EXCERPTED PASSAGE:
↓

Toolkit: Performance Review Survival: A DBT Framework for ADHD and RSD
This toolkit approaches performance reviews not as battles to survive but as opportunities to practise.
Introduction: Why Performance Reviews Hit Different with ADHD
Performance reviews represent a perfect storm of ADHD and RSD triggers: anticipated judgement, forced self-reflection through a neurotypical lens, criticism that feels like rejection, and the requirement to advocate for yourself whilst your brain insists you're an impostor who's about to be "found out."
This toolkit approaches performance reviews not as battles to survive but as opportunities to practise DBT skills in a high-stakes environment. We're not aiming for reviews to become comfortable – that's unrealistic. We're building skills to navigate them with less damage to your nervous system and more accurate representation of your value.
Part 1: Pre-Review Preparation - Building Your Foundation
Mindfulness: Separating Facts from the Story
Before your review, your brain is likely creating elaborate narratives about what will happen. These stories, fuelled by past experiences and RSD, can make the actual review feel predetermined. Let's practise separating observable facts from the catastrophic fiction.
Exercise: The Evidence Inventory
Create three columns on a page:
What I Know (Facts)
What I Fear (Story)
What's Possible (Alternative)
Fill them in:
What I Know: "My review is Thursday at 2pm with Sarah"
What I Fear: "She's going to say I'm not meeting expectations and everyone knows I'm failing"
What's Possible: "She might have constructive feedback alongside recognition of my contributions"
Reflection Questions:
What percentage of my review anxiety is based on facts versus fears?
When have my catastrophic predictions about feedback been wrong before?
What would I tell a friend who had my exact performance record?
How is my RSD potentially distorting my perception of my performance?
The Body Scan for Review Anxiety
Each day leading up to your review, spend 3 minutes noticing where review anxiety lives in your body:
Does it sit in your chest as tightness?
Manifest as stomach churning?
Create tension in your shoulders?
Show up as restless legs?
Simply notice without trying to change it. This awareness becomes crucial during the actual review.
Building Mastery: The Achievement Archive
ADHD memory often fails us during reviews. We forget our accomplishments, minimise our contributions, or can't access specific examples when asked. Build an external achievement archive.
Exercise: The Weekly Win Capture
Set a recurring Friday alarm. When it goes off, record:
One thing you accomplished (however small)
One problem you solved
One positive interaction
One skill you used
Keep these in whatever format works: voice memos, photos of work, emails to yourself, a dedicated channel in Slack to yourself.

↑

AVAILABLE DATA:
↓

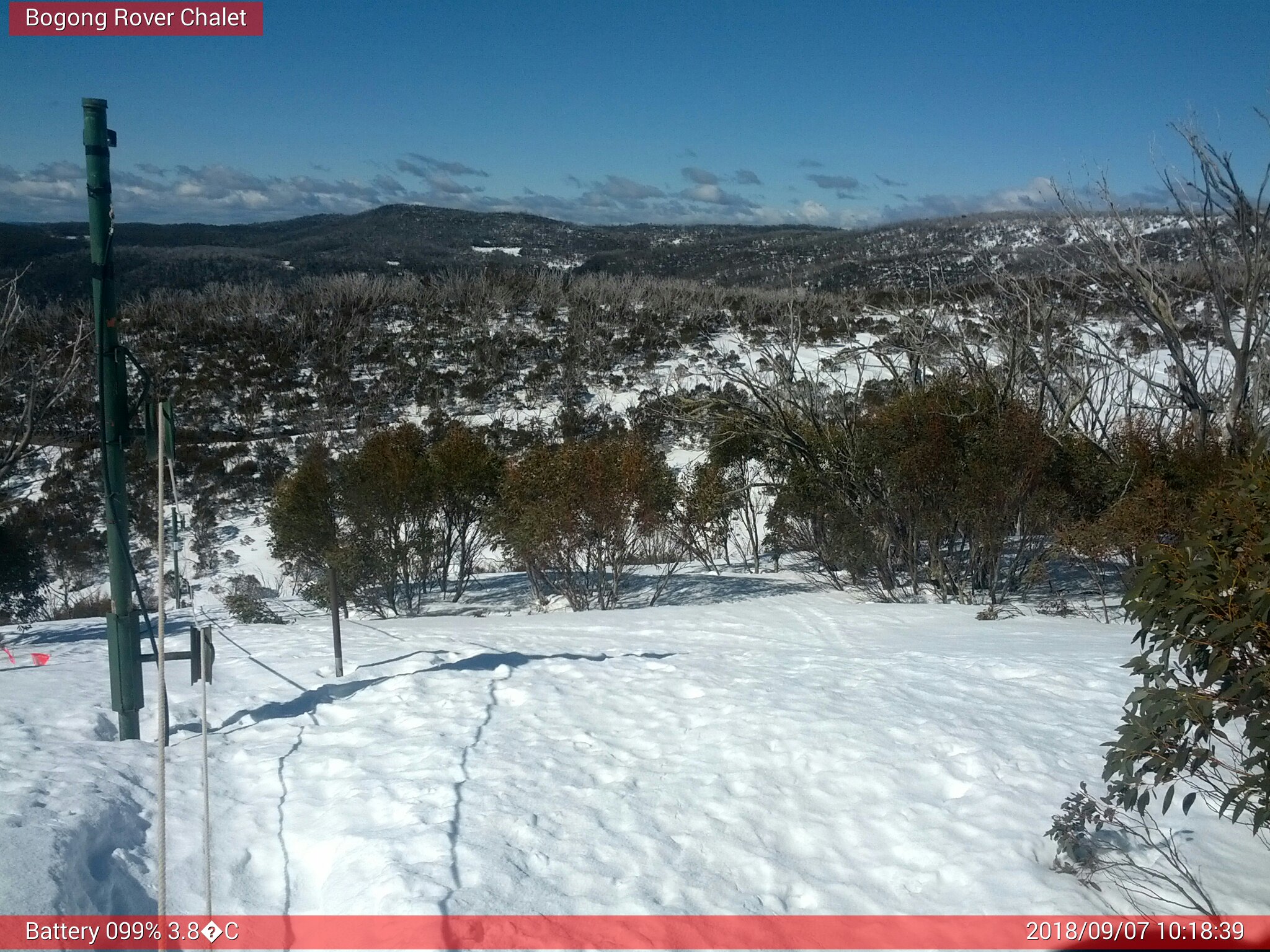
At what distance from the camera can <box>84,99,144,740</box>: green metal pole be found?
488 cm

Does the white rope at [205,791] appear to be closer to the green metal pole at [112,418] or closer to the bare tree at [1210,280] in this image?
the green metal pole at [112,418]

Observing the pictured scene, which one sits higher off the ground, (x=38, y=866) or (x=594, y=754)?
(x=38, y=866)

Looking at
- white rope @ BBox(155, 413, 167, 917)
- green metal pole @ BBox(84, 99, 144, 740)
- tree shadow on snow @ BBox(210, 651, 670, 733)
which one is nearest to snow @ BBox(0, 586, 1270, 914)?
tree shadow on snow @ BBox(210, 651, 670, 733)

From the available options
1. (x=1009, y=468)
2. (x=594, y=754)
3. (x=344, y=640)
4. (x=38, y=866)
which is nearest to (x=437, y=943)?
(x=38, y=866)

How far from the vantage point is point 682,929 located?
349 cm

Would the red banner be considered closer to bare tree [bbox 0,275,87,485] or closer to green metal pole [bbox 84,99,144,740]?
green metal pole [bbox 84,99,144,740]

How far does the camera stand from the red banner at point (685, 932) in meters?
3.26

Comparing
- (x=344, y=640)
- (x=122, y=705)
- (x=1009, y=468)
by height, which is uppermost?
(x=1009, y=468)

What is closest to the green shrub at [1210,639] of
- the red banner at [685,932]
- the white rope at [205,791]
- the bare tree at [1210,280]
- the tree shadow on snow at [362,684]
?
the red banner at [685,932]

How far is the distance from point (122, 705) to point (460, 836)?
2.29 meters

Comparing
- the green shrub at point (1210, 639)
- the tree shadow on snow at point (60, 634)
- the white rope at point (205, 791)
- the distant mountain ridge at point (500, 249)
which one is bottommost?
the tree shadow on snow at point (60, 634)

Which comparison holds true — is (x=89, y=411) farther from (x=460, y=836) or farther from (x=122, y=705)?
(x=460, y=836)

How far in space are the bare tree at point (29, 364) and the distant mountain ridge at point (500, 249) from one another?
676 centimetres

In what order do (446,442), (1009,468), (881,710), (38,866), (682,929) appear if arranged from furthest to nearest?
(446,442), (1009,468), (881,710), (682,929), (38,866)
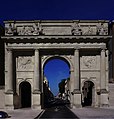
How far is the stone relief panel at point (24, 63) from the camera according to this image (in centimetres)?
4967

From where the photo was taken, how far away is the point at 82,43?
48.4 metres

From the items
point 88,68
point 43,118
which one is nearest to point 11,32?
point 88,68

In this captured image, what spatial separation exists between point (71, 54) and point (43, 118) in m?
19.4

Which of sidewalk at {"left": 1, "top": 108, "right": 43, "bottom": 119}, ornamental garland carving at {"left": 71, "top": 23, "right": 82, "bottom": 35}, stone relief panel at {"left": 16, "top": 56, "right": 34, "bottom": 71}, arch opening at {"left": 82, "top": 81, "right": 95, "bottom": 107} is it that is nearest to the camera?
sidewalk at {"left": 1, "top": 108, "right": 43, "bottom": 119}

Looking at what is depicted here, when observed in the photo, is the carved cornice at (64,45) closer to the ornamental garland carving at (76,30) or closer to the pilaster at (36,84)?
the pilaster at (36,84)

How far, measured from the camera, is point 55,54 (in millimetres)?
49750

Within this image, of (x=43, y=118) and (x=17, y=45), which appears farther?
(x=17, y=45)

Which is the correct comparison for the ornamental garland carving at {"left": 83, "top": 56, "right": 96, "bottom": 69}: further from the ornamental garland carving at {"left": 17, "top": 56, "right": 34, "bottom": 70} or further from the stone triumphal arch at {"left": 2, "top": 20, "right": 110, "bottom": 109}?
the ornamental garland carving at {"left": 17, "top": 56, "right": 34, "bottom": 70}

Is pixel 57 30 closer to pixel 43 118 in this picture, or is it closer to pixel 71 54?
pixel 71 54

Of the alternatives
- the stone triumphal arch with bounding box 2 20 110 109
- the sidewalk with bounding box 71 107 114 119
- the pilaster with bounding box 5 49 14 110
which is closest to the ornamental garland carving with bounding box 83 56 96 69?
the stone triumphal arch with bounding box 2 20 110 109

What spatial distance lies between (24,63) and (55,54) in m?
4.76

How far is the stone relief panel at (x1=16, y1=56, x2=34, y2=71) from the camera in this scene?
163ft

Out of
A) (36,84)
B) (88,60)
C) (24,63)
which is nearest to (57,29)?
(88,60)

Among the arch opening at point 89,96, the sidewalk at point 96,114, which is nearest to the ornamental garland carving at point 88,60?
the arch opening at point 89,96
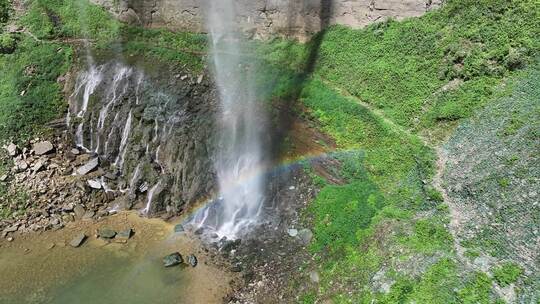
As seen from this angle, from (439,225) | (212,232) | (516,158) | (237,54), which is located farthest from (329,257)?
(237,54)

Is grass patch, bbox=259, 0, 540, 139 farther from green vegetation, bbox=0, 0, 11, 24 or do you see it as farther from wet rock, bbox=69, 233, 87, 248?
green vegetation, bbox=0, 0, 11, 24

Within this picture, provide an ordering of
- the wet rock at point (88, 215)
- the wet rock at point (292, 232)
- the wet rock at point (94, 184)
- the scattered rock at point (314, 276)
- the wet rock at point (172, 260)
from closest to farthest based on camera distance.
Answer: the scattered rock at point (314, 276), the wet rock at point (172, 260), the wet rock at point (292, 232), the wet rock at point (88, 215), the wet rock at point (94, 184)

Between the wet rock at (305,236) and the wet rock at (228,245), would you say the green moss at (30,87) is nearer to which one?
the wet rock at (228,245)

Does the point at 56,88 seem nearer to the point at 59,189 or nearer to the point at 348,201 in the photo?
the point at 59,189

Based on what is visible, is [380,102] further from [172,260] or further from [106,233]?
[106,233]

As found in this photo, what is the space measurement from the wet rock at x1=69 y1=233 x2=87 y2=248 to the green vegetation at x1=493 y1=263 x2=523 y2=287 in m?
14.0

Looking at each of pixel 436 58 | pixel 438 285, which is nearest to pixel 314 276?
pixel 438 285

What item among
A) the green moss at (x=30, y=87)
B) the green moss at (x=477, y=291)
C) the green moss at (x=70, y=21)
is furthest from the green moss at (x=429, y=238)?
the green moss at (x=70, y=21)

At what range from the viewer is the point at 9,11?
26.2m

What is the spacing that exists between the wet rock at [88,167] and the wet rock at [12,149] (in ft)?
9.34

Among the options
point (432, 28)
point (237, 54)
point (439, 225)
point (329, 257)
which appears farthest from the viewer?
point (237, 54)

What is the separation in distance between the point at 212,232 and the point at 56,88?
11.8m

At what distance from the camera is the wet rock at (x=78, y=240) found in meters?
17.6

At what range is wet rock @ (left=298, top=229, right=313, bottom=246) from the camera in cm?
1667
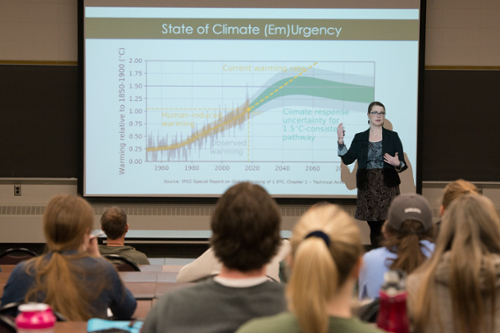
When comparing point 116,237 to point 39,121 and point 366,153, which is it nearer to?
point 39,121

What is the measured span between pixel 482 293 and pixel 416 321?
0.20m

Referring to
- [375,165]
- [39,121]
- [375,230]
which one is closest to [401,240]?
[375,230]

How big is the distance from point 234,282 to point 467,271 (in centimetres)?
63

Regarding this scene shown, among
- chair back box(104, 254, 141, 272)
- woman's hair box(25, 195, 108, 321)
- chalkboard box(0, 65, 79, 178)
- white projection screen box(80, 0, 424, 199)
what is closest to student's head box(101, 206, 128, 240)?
chair back box(104, 254, 141, 272)

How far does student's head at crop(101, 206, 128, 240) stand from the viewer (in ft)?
9.75

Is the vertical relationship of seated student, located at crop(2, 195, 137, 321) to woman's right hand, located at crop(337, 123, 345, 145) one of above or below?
below

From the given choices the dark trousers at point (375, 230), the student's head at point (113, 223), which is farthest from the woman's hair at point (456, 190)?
the dark trousers at point (375, 230)

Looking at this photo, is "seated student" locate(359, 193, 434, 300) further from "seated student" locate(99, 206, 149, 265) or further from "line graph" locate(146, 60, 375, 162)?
"line graph" locate(146, 60, 375, 162)

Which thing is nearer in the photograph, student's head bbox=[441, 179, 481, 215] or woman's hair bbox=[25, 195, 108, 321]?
woman's hair bbox=[25, 195, 108, 321]

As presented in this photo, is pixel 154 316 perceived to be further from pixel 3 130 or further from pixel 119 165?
pixel 3 130

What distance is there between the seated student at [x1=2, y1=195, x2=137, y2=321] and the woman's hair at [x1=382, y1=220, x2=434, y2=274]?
101 centimetres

↑

PROBLEM TO WORK ON: Pick up the performance review toolkit for ADHD and RSD after its last line and write its next part.

RESPONSE TO THIS TASK:
Pre-Review Evidence Gathering Questions:
What projects did I contribute to that I've forgotten about?
What fires did I put out that weren't formally recognised?
What informal feedback have I received that I've dismissed?
What unique value do I bring that neurotypical colleagues might not?
Where has my ADHD been an asset (creative solutions, crisis management, pattern recognition)?
Emotion Regulation: The Pre-Review Protocol
Exercise: Creating Your Review-Minus-24 Protocol
24 hours before your review, implement this protocol:
PLEASE Yourself:
Treat Physical illness: Take medication, address any pain
Balance Eating: Plan meals you can actually eat despite anxiety
Avoid mood-Altering substances: Reduce caffeine if it increases anxiety
Balance Sleep: Use every sleep tool you have
Get Exercise: Discharge nervous energy physically
The Opposite Action Plan:
When anxiety says "Prepare for the worst," do opposite:
Write three realistic positive outcomes
Dress in clothes that make you feel capable
Stand in power poses for 2 minutes
Listen to music that makes you feel confident
Text a friend one work accomplishment
Questions for Your Opposite Action:
What would I do if I believed I deserved recognition?
How would I prepare if I knew the review would go well?
What would confidence look like in my body?
Part 2: During the Review - Real-Time Survival Skills
Distress Tolerance: The In-Review Toolkit
You're sitting in the review. Your heart is racing. Your brain is screaming. Here's your real-time protocol.
Exercise: The Discrete TIPP
Temperature: Have cold water to drink. The act of drinking and the temperature change can physiologically calm you.
Intense (but subtle) Exercise: Press your feet firmly into the floor. Squeeze and release your thighs. Flex your calves. This discharges energy without visible movement.